For the next 20 minutes, I listened intently as her story unfolded. At 80 years old, she made the nearly 4-mile trek to the grocery store and other places because she was fiercely independent. She did have a son and some grandchildren, but they were an hour’s drive away from where she lived. (Their pictures were taped to her staff.) Lynn, originally from Tennessee, was a former teacher. She first taught fourth grade and then moved to the high school. Afterward, she spent most of her career teaching at a boys’ correctional facility in California. She was an obvious tough cookie packaged in a small frame.
As we continued to talk, we found that we had a lot in common like our birthdays being only a day a part. We talked about our love of kids and education. We talked about our passion for science, history and trying to make a difference in the world. It’s funny how I thought that by stopping and introducing myself that I could offer to help her in some way. Instead, she helped me. Her wisdom, experiences, and insight uplifted my soul and gave me strength. I will be forever grateful that I stopped and took the time to hear her story.

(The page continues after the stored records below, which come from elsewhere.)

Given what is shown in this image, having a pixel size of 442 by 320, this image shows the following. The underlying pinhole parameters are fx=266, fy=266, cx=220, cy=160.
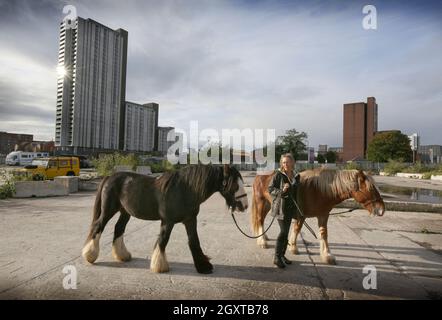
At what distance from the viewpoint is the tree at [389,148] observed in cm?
6319

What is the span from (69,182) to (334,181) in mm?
13373

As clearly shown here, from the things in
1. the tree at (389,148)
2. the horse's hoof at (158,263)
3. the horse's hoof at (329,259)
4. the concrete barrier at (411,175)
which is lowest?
the horse's hoof at (329,259)

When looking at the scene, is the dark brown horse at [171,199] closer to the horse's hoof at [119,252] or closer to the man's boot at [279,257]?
the horse's hoof at [119,252]

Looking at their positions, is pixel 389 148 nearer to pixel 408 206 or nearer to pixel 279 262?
pixel 408 206

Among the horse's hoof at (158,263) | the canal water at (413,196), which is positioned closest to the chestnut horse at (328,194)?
the horse's hoof at (158,263)

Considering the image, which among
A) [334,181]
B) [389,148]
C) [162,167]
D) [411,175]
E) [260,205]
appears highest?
[389,148]

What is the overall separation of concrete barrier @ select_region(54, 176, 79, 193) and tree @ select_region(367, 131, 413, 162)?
2628 inches

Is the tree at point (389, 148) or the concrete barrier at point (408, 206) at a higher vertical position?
the tree at point (389, 148)

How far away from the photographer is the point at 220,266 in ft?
14.3

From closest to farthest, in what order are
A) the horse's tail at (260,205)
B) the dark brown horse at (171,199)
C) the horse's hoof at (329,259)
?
the dark brown horse at (171,199) < the horse's hoof at (329,259) < the horse's tail at (260,205)

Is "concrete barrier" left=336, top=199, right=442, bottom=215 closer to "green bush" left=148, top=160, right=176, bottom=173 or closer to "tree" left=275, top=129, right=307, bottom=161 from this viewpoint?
"green bush" left=148, top=160, right=176, bottom=173

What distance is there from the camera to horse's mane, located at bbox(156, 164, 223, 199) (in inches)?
154

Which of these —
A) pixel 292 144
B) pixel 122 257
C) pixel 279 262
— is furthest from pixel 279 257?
pixel 292 144

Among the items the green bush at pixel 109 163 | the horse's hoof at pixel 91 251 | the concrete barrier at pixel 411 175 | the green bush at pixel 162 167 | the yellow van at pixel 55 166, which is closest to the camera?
the horse's hoof at pixel 91 251
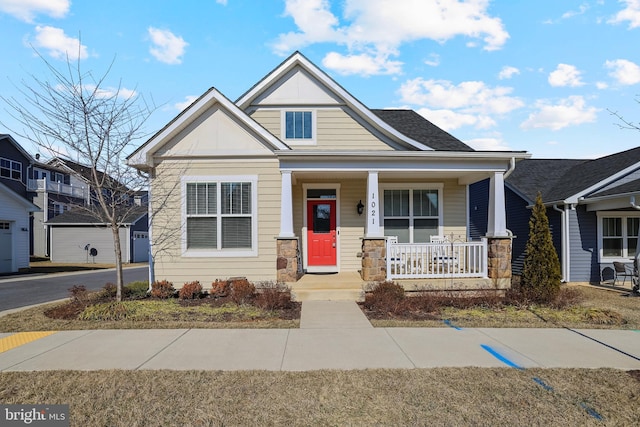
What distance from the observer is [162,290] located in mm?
9195

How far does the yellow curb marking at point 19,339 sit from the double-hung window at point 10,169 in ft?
85.6

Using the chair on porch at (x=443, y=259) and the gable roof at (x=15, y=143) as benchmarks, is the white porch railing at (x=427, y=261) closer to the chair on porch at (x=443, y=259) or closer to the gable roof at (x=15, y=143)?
the chair on porch at (x=443, y=259)

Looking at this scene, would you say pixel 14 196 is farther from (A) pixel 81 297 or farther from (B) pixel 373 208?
(B) pixel 373 208

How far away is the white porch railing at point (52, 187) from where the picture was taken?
98.1 feet

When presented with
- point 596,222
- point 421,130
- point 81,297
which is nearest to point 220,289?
point 81,297

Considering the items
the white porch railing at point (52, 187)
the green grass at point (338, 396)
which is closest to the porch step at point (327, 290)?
the green grass at point (338, 396)

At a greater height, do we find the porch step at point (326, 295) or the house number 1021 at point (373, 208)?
the house number 1021 at point (373, 208)

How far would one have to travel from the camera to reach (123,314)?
748 centimetres

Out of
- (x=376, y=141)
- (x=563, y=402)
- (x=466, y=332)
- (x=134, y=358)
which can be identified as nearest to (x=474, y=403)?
(x=563, y=402)

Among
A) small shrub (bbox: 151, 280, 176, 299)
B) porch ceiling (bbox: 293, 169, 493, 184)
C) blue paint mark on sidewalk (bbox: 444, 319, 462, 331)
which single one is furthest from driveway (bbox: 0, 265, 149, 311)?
blue paint mark on sidewalk (bbox: 444, 319, 462, 331)

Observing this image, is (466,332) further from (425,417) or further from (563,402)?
(425,417)

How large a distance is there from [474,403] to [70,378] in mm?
4463

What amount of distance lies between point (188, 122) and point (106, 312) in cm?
490

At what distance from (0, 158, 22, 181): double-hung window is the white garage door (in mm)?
9107
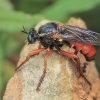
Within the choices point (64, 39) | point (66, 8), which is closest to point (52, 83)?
point (64, 39)

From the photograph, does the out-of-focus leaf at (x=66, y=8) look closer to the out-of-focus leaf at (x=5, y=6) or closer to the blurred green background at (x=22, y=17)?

Meeting Lynn makes me think about how many times we don’t take enough time to get to know the people we work with on a daily basis and how much our lives would be enriched if we took more time to have face to face conversations. Everyone has a story. How many stories are going untold because we’re too busy to listen to each other? How many lessons are going unlearned? How many people, like Lynn, have so much to offer but no way of giving back and feel of little worth and value?Now, more than ever, our country needs to show kindness to others. Taking the time to listen is the first step.